À Marseille, José Allegrini est un nom qui parle. Ancien bâtonnier admiré par ses confrères, homme de réseaux redouté par ses adversaires, l’avocat natif de Bastia était une figure historique de la « Gaudinie ». Un allié de la première heure, qui se verra confier par l’ancien maire, décédé en mai 2024, des délégations de prestige : adjoint délégué au Bataillon des Marins-Pompiers, adjoint à la sécurité et à la police municipal, médiateur de la Ville… Il était encore colistier de Martine Vassal (DVD) dans les 6e/8e aux dernières élections municipales, en 2020, et l’un des porte-parole de la liste de la candidate à la mairie.

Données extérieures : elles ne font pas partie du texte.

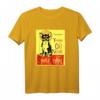 Niedliches lustiges Chihuahua-Hund T-Shirt - Perfektes Geschenk für Hundeliebhaber, Züchter & Rettungsfans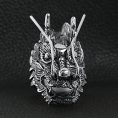 SCR4026-Detailed-Dragon-Stainless-Steel-Ring-Lifestyle-Front_834942dd-d37a-4f5f-b61b-25922edb64a6.jpg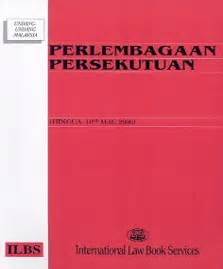 2, scksaan bagi kesalahan yang dilaiukan dalam malaysia. notakanan: Benarkah Seksyen 377B dan 377C Kanun Keseksaan ...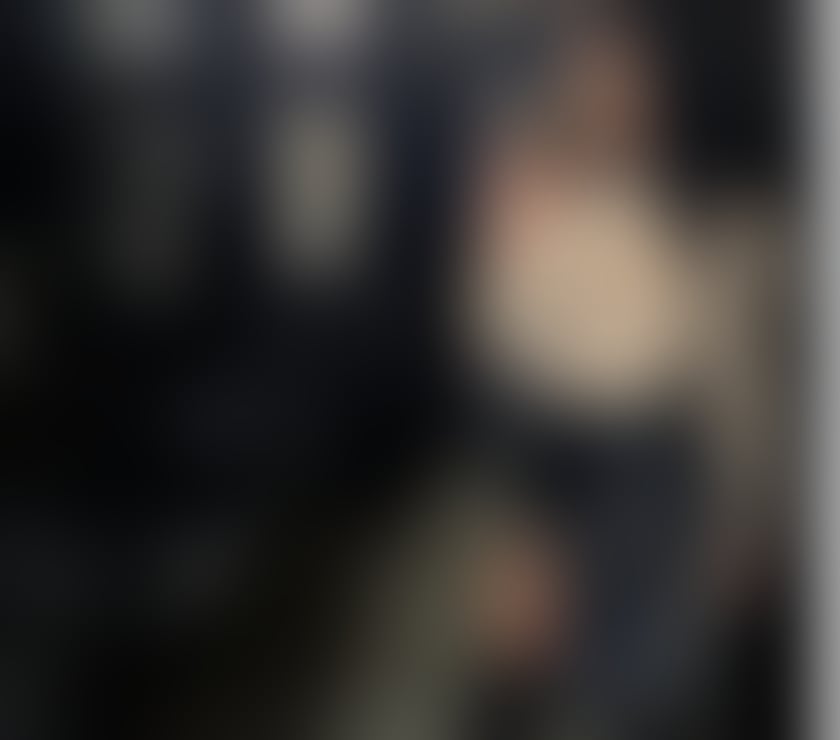 Photos for Hot girl xx call me x x xx xxx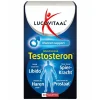 Voor Vrouw Of Man<Lucovitaal Testosteron Mannen Support 30 tabletten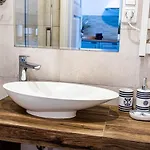 Apartament Marynarskie 100m Od Plaży Rowy (Pomerania)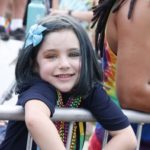 St. Pete Pride 2019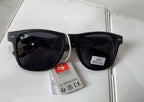 Gafas Opticas Ray01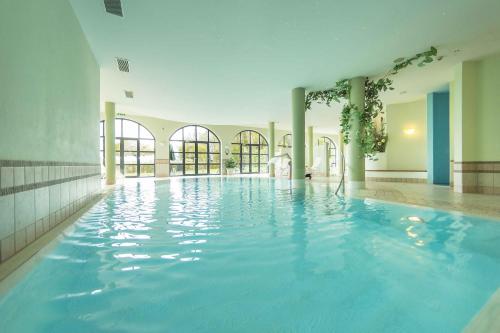 Hotel Staribacher Südsteiermark - image 13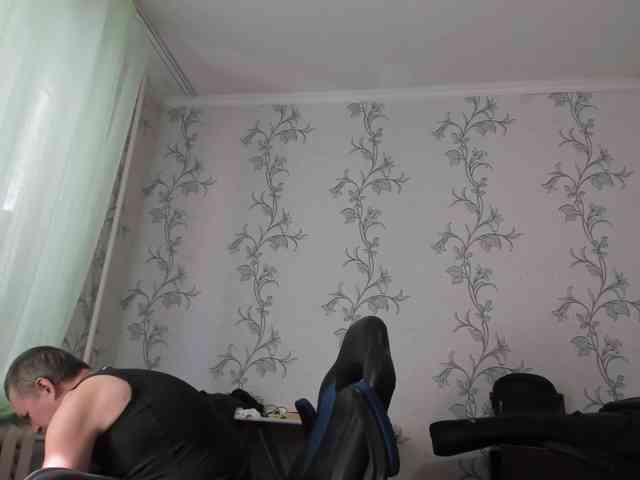 Dzhey_Kvin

Mais aujourd’hui, le ténor de 77 ans voit sa réputation sérieusement entachée. Selon les informations de Marsactu, que La Provence est en mesure de confirmer, l’avocat est visé par une plainte pour agression sexuelle déposée en décembre 2024 par une greffière. Les faits remontent à décembre 2018, peu après le drame de la rue d’Aubagne, et se seraient produits dans l’enceinte même du tribunal judiciaire de Marseille. « José Allegrini, que je connaissais par ailleurs, s’était mis à venir plus fréquemment au tribunal. Je travaillais sur les accidents collectifs. Pour moi, il venait aux informations. », a raconté Marie*, la victime, à nos confrères. Mais ce jour-là, alors qu’elle est au téléphone, le septuagénaire déboule dans son bureau « sans que je l’y autorise ». « Il a commencé à faire des va-et-vient comme un lion en cage. Je me suis approchée pour lui dire bonjour tout en étant toujours au téléphone. Je lui tends la joue et là, il m’empoigne les fesses et se frotte contre moi. Puis, il se met à me lécher du cou à l’intérieur de l’oreille ».

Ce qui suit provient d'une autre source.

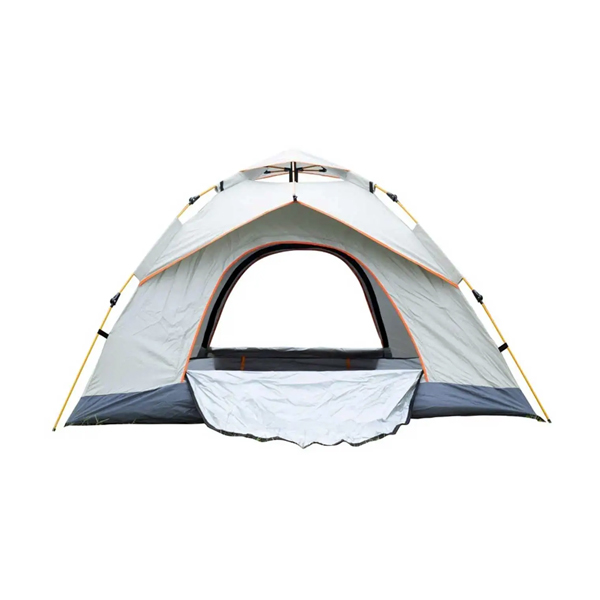 چادر مسافرتی گرین لاین مدل GT-3 Camping Tent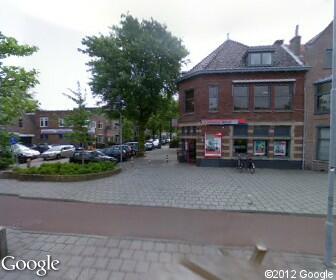 ABN AMRO, Haarlem, Rijksstraatweg 20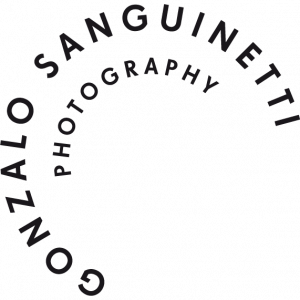 Gonzalo Sanguinetti | Fotos
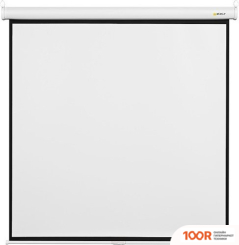 Проекционный экран Digis OPTIMAL-B 135X180 DSOB-4302 (234937)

Six ans plus tard, la quadragénaire s’est décidée à déposer plainte. Après des années de sidération et une vie personnelle impactée par ce traumatisme, le déclic s’est produit « un jour précis de 2024 ». « Je me suis retrouvée au même endroit que lui, contrainte de lui faire la bise. Je me suis dit qu’il fallait que je le fasse, que sinon, je traînerais cette histoire toute ma vie. Voyant la prescription arriver, je me disais que j’allais être éternellement la fille qui n’a rien fait. »
Le témoignage accablant d’une juge d’instruction
Placé en garde à vue en juin dernier dans le cadre d’une enquête préliminaire dépaysée à Aix, compte tenu des entrées du notable dans la cité phocéenne, José Allegrini aurait « reconnu les faits », « il a juste un peu minoré », indique une source judiciaire.

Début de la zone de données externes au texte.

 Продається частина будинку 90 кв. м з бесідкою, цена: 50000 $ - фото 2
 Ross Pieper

Il faut dire qu’outre des éléments de l’enquête corroborant les accusations de Marie, un deuxième témoignage, sur des événements aujourd’hui prescrits, était venu singulièrement alourdir le dossier. Il émane d’une juge d’instruction actuellement en poste à Marseille. L’agression se serait produite à l’époque où elle était jeune stagiaire au sein de cabinet d’avocats de José Allegrini -« J’avais 26 ans et lui 47″, a-t-elle raconté. « Quand j’ai appris ce qui était arrivé à cette greffière, ça a éveillé un sentiment de culpabilité en moi. Je me suis dit qu’il fallait que j’apporte mon éclairage ». Et de livrer, à son tour, un récit accablant : « Il me propose de m’emmener sur le procès Furiani […]. On rentre en taxi et il me propose de me raccompagner chez moi. Il essaie alors de m’embrasser de force, m’empoigne et je suis obligée d’opposer une force physique importante pour le repousser. »
José Allegrini ne se serait pas arrêté là : « Une collaboratrice me demande quelques jours plus tard de lui apporter un dossier au conseil de l’Ordre. Là, il tente à nouveau de m’embrasser de force. Ensuite, un processus de harcèlement sexuel, de considérations sur ma vie sexuelle supposée, de réflexions sur mon physique, de mains sur le genou s’est enclenché. Il m’a offert lors de mon départ une affiche : celle du film Harcèlement où Demi Moore est à califourchon sur Michael Douglas ».
Contacté ce lundi 13 octobre, Fabrice Giletta, l’avocat de José Allegrini, s’est contenté d’un commentaire laconique : « Afin de ne pas interférer avec une procédure en cours, mon client ne souhaite, à ce stade, faire aucun commentaire ».
Selon nos informations, l’enquête est désormais bouclée et la décision du parquet d’Aix-en-Provence sera rapidement connue. Un classement sans suite de l’affaire étant exclu, deux options restent sur la table : une procédure de comparution sur reconnaissance préalable de culpabilité (CRPC), en d’autres termes un « plaider-coupable » ou une convocation devant le tribunal correctionnel. Dans ce cas, José Allegrini risquerait jusqu’à 5 ans de détention et 75 000 euros d’amende.